Sat Feb 27 23:44:31 PST 2016

Xinliang David Li via llvm-dev <llvm-dev at lists.llvm.org> writes:
> One of the main missing features in Clang/LLVM profile runtime is the lack of
> support for online/in-process profile merging support. Profile data collected
> for different workloads for the same executable binary need to be collected
> and merged later by the offline post-processing tool.  This limitation makes
> it hard to handle cases where the instrumented binary needs to be run with
> large number of small workloads, possibly in parallel.  For instance, to do
> PGO for clang, we may choose to  build  a large project with the instrumented
> Clang binary. This is because
>
> 1) to avoid profile from different runs from overriding others, %p
>    substitution needs to be specified in either the command line or an
>    environment variable so that different process can dump profile data
>    into its own file named using pid.

... or you can specify a more specific name that describes what's under
test, instead of %p.

>    This will create huge requirement on the disk storage. For
>    instance, clang's raw profile size is typically 80M -- if the
>    instrumented clang is used to build a medium to large size project
>    (such as clang itself), profile data can easily use up hundreds of
>    Gig bytes of local storage.

This argument is kind of confusing. It says that one profile is
typicially 80M, then claims that this uses 100s of GB of data. From
these statements that only makes sense I suppose that's true if you run
1000 profiling runs without merging the data in between. Is that what
you're talking about, or did I miss something?
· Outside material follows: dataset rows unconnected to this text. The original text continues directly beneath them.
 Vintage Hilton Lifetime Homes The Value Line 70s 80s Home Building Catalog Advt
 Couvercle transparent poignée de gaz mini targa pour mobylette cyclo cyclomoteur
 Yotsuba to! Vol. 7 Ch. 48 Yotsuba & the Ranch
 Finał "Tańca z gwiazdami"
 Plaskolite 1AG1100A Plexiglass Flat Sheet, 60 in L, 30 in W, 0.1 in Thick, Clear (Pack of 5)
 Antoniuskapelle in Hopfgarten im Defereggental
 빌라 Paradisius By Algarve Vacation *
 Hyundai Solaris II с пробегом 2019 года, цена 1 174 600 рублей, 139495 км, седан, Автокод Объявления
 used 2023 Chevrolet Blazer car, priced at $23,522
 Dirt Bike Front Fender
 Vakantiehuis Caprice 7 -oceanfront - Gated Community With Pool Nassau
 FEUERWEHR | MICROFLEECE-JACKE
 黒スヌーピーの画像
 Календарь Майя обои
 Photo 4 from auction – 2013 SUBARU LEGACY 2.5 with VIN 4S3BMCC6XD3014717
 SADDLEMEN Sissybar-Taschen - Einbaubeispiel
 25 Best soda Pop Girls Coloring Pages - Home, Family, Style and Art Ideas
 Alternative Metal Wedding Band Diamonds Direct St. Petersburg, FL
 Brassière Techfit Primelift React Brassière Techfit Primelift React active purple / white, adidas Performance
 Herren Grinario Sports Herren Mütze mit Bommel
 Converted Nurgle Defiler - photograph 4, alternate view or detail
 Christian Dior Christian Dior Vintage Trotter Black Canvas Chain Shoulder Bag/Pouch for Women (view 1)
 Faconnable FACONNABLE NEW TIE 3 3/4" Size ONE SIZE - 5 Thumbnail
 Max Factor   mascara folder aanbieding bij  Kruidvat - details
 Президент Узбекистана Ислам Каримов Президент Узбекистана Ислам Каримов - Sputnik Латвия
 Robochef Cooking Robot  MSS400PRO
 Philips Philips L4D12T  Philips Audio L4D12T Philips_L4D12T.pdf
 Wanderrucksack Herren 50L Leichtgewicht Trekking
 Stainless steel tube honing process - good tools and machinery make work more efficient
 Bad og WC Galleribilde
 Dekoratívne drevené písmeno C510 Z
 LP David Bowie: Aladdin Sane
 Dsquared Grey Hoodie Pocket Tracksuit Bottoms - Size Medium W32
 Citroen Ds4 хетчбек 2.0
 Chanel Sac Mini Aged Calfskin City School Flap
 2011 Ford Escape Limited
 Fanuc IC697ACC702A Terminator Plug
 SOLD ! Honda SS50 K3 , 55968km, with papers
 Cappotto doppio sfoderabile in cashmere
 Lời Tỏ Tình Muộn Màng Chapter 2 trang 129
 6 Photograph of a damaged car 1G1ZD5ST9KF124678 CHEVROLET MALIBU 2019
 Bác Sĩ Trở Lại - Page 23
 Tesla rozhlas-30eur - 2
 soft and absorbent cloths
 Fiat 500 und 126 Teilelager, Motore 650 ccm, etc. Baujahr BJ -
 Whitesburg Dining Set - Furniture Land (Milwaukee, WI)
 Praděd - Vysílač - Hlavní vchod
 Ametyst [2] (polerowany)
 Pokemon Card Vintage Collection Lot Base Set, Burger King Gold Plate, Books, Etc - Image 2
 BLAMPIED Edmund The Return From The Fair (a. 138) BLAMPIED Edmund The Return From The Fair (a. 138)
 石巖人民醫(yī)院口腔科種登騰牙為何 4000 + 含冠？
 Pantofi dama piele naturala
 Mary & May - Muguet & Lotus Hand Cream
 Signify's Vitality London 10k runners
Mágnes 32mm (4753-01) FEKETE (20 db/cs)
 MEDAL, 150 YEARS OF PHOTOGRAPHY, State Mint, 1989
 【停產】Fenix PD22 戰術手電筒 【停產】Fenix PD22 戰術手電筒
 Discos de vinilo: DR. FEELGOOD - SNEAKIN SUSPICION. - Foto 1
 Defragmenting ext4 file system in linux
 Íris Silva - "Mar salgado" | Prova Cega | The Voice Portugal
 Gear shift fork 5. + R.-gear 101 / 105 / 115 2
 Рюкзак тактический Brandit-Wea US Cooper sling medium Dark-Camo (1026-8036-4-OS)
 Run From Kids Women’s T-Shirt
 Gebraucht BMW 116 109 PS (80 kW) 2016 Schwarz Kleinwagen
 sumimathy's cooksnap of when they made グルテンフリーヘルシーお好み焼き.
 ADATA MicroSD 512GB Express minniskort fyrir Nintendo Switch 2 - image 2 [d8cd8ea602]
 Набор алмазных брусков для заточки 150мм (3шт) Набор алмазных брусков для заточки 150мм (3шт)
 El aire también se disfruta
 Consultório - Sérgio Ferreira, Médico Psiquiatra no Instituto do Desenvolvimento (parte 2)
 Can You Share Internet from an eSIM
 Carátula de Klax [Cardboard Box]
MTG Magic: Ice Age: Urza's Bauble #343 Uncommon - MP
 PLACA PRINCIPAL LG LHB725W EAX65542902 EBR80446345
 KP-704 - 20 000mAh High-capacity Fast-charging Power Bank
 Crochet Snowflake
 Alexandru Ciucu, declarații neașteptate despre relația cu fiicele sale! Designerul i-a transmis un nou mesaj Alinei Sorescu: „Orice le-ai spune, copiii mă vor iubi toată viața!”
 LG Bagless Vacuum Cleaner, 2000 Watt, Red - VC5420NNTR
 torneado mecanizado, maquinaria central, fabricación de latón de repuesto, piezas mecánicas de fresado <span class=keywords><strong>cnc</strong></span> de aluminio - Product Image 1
> 2) pid can also be recycled. This means that some of the profile data may be
>    overridden without being noticed.
>
> The way to solve this problem is to allow profile data to be merged in
> process.

I'm not convinced. Can you provide some more concrete examples of where
the out of process merging model fails? This was a *very deliberate*
design decision in how clang's profiling works, and most of the
subsequent decisions have been based on this initial one. Changing it
has far reaching effects.

> I have a prototype implementation and plan to send it out for review
> soon after some clean ups. By default, the profiling merging is off and it can
> be turned on with an user option or via an environment variable. The following
> summarizes the issues involved in adding this feature:
> 1. the target platform needs to have file locking support
> 2. there needs an efficient way to identify the profile data and associate it
>    with the binary using binary/profdata signature;
> 3. Currently without merging, profile data from shared libraries
>    (including dlopen/dlcose ones) are concatenated into the primary
>    profile file. This can complicate matters, as the merger also needs to
>    find the matching shared libs, and the merger also needs to avoid
>    unnecessary data movement/copy;
> 4. value profile data is variable in length even for the same binary.

If we actually want this, we should reconsider the design of having a
raw vs processed profiling format. The raw profile format is
specifically designed to be fast to write out and not to consider
merging profiles at all. This feature would make it nearly as
complicated as the processed format and lose all of the advantages of
making them different.

> All the above issues are resolved and clang self build with instrumented
> binary passes (with both j1 and high parallelism). 
>
> If you have any concerns, please let me know.